Studie vorgestellt: Weniger jugendliche „Suchtis“

Heute wurden von der Bundeszentrale für gesundheitliche Aufklärung in Köln die Ergebnisse einer repräsentativen Umfrage unter Jugendlichen zwischen 12 und 25 Jahren zu deren Suchtverhalten bzw. Suchtprävention vorgestellt.

Zusammen mit dem BZgA stellte die Drogenbeauftragten der Bundesregierung, Marlene Morter, die Ergebnisse vor.




Super Zahlen, denn immer weniger kids rauchen, trinken oder berauschen sich mit Drogen – vorbei die Zeiten des trendigen Rauchens auf dem Schulhof und des Komasaufens.
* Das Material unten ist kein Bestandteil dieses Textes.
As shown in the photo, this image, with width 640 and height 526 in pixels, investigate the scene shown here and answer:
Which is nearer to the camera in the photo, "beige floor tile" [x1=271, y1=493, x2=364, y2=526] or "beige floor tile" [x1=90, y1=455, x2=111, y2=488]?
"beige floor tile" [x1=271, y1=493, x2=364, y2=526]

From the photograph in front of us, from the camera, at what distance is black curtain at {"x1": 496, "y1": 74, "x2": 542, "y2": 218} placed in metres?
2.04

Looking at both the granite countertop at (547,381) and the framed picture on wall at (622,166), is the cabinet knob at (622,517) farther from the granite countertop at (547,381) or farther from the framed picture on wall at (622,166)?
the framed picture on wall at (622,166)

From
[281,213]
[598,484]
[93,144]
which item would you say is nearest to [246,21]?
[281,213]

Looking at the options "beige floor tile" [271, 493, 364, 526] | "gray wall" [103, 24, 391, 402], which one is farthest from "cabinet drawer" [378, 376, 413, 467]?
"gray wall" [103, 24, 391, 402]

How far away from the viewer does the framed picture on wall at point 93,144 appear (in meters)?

Und da der Erfolg immer viele Väter hat – sorry, in dem Fall Mütter – lobt die BZgA ihre Aufklärungskampagnen und die Bundesregierung ihre Verbotspolitik hinsichtlich der Werbung.

Die Raucherquote bei 12 – 17-Jährigen ist auf einem historischen Tiefpunkt angelangt: Nur noch 7,8 Prozent der Befragten outeten sich als Raucher. Beim Alkohol sieht es etwas anders aus. Man höre und staune: Zehn Prozent aus dieser Altersgruppe trinken mindestens einmal die Woche. Und bei den illegalen Drogen geben ebenso fast zehn Prozent der 12 – 17-Jährigen an, schon mal Cannabis probiert zu haben. Da muss aber noch Aufklärung geleistet werden.

Von Dampfen weit und breit keine Spur – auch gut. Hoffentlich merken sich das die Politiker.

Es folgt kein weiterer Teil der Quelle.